Aller au contenu

Page:Méry - Les Nuits d'Orient, contes nocturnes, 1854.djvu/295

La bibliothèque libre.
Le texte de cette page a été corrigé et est conforme au fac-similé.

— Un moment ! dit Lilia, je ne signe rien, sans lire ; veuillez bien me communiquer cette feuille ?

— La voici, Madame.

Lilia prit la feuille, la parcourut rapidement, sourit avec dédain et la jeta dans la mer.

— Voilà comment je signe une pareille promesse, dit-elle. Portez cette réponse au gouverneur.

— Cette femme est possédée du démon s’écria le beau-père.

— Je regrette de n’avoir pas réussi, dit l’officier, et je me retire avec la pensée que j’ai pu vous sauver la vie, et que vous m’avez refusé votre salut.

Et se tournant vers le capitaine, l’officier dit : Enlevez l’amarre et partez ; et il descendit dans le canot, en laissant le beau-père immobile de désespoir auprès de Lilia, toujours calme comme l’espérance, même sur le seuil d’un tombeau.

Le vaisseau dérapa et gagna la haute mer, pour éviter au moins le danger des côtes et des écueils voisins des atterrages.
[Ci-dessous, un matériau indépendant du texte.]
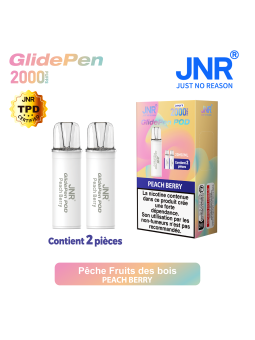 Cartouche Peach Berry / 2pcs 2000 PUFFS - GLIDE PEN JNR
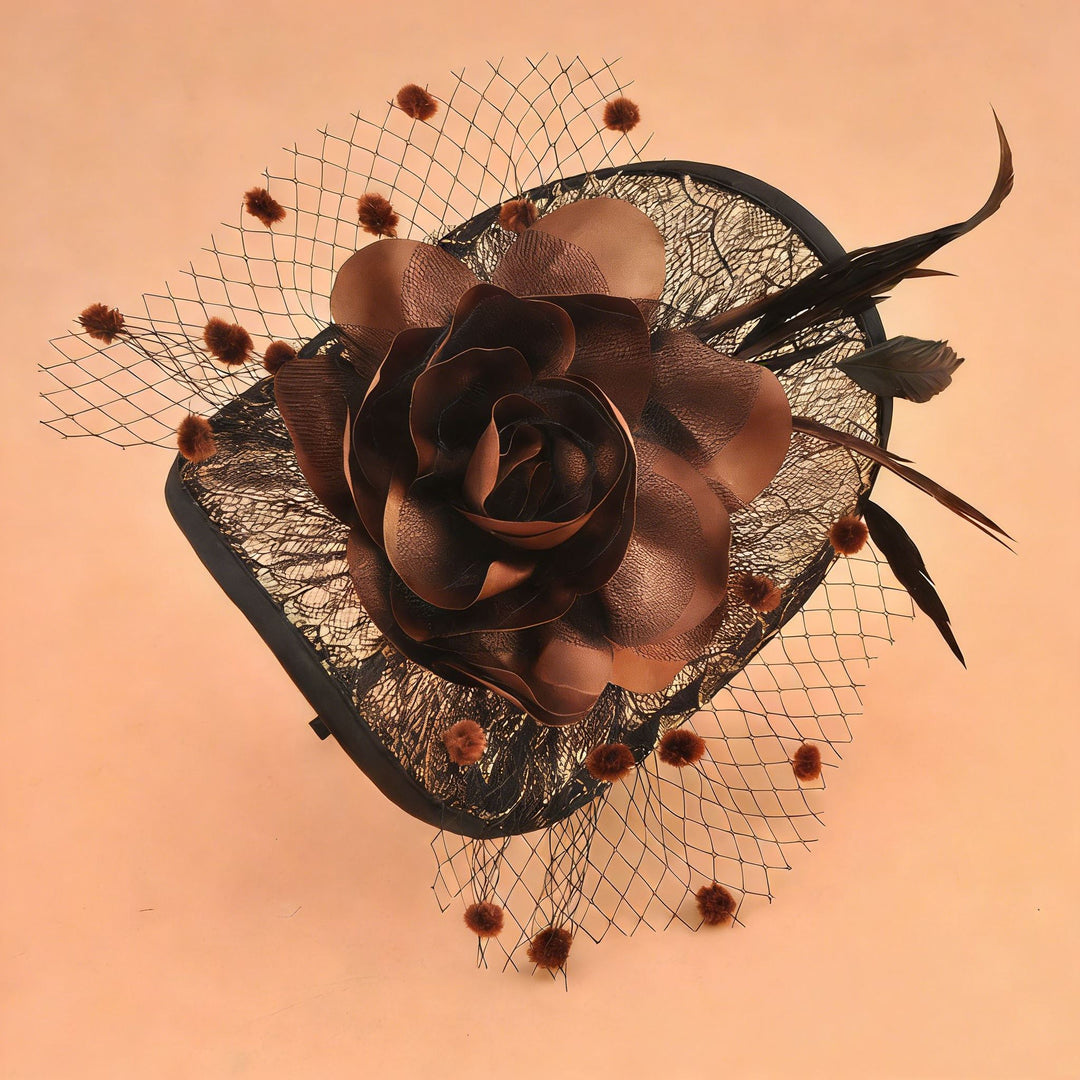 Elegant Wedding Guest Hat Feather Ladies Day Out Hatinator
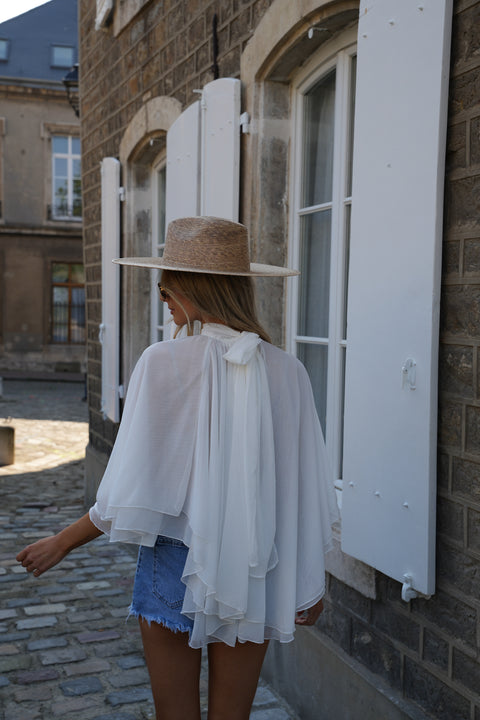 Lucia blanche - Blouse fluide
L’ouragan éclata bientôt avec une telle violence qu’on croyait assister à la chute du ciel, et que le vaisseau avait disparu dans une trombe d’eau. Les matelots se couchèrent à plat ventre sur le pont, et confièrent à la Providence des manœuvres d’ailleurs inutiles. Le capitaine descendit dans sa chambre pour étudier la carte ; la famille d’Elbonza se rangea en espalier devant la dunette, et Lilia ne daignant pas faire à l’ouragan l’honneur de le regarder, se mit encore à revivre dans son passé.